Futuros nos EUA registraram leve alta, enquanto o EuroStoxx 50 aponta ganhos moderados na abertura europeia. Na Ásia, o MSCI All Country ex-Japão cede 0,2%, com China e Nikkei pressionados por vendas.
O Banco do Japão manteve as taxas estáveis, conforme esperado, mas advertiu sobre desaceleração do crescimento e inflação pressionada pela guerra no Oriente Médio. A ata reforça o cenário de atenção aos próximos movimentos de política monetária global.
Perspectivas macro
Nesta semana, o foco passa para as decisões de Fed, BoE e BCE, após o anúncio do BoJ. Espera-se manutenção de juros, com atenção aos comentários sobre inflação. O euro operava estável, em torno de 1,1716 dólar.
A guerra elevou os preços do petróleo e a inflação, ampliando preocupações sobre o crescimento global. O estreito de Ormuz continua a ser visto como risco-chave para o abastecimento mundial de energia, mantendo o patamar acima de 100 dólares.

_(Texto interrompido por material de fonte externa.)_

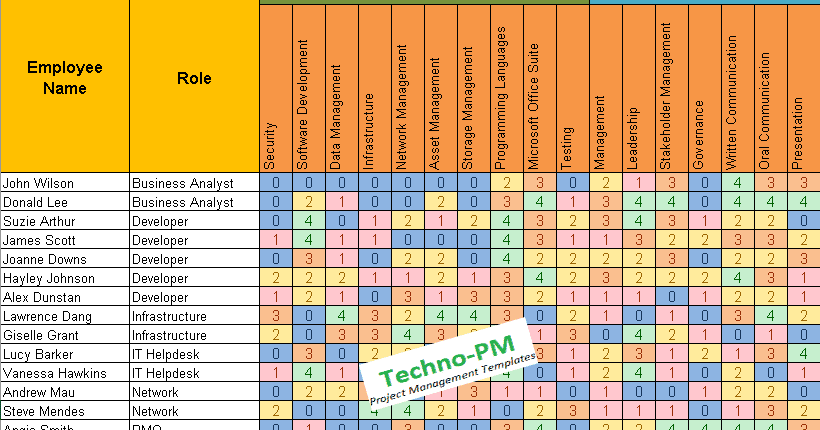 also skills matrix template free project management templates rh techno pm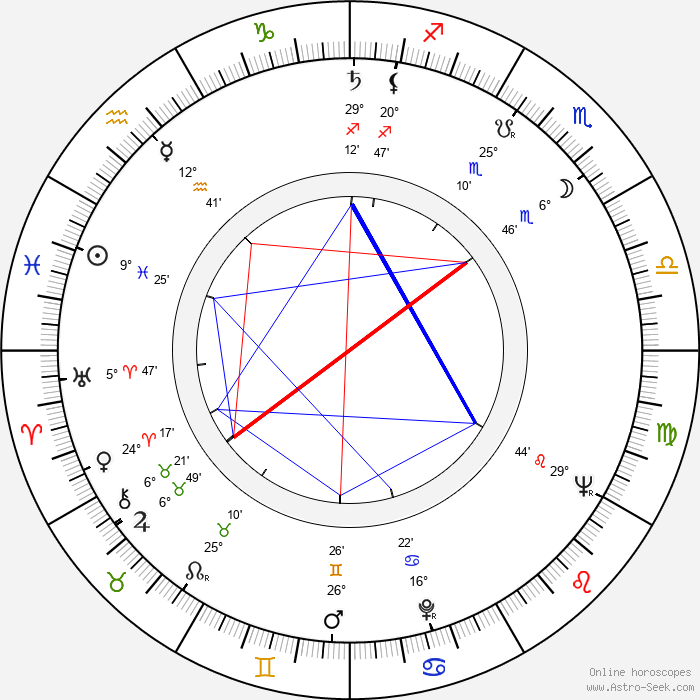 Frank Gehry - Birth horoscope chart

Resultados esperados de tecnologia
Investidores acompanham os resultados de Microsoft, Alphabet, Amazon, Meta e Apple ainda nesta semana. Analistas veem testes sobre a orientação de IA no mercado e o impacto real nas margens das empresas. A leitura de gestores indica que dados de faturamento podem guiar o humor de ações.
A avaliação de Anthony Saglimbene reforça que eventos geopolíticos seguem como variável relevante na gestão de risco. Enquanto o mercado de ações mostra otimismo, os mercados de bônus e petróleo mantêm sinais mais cautelosos.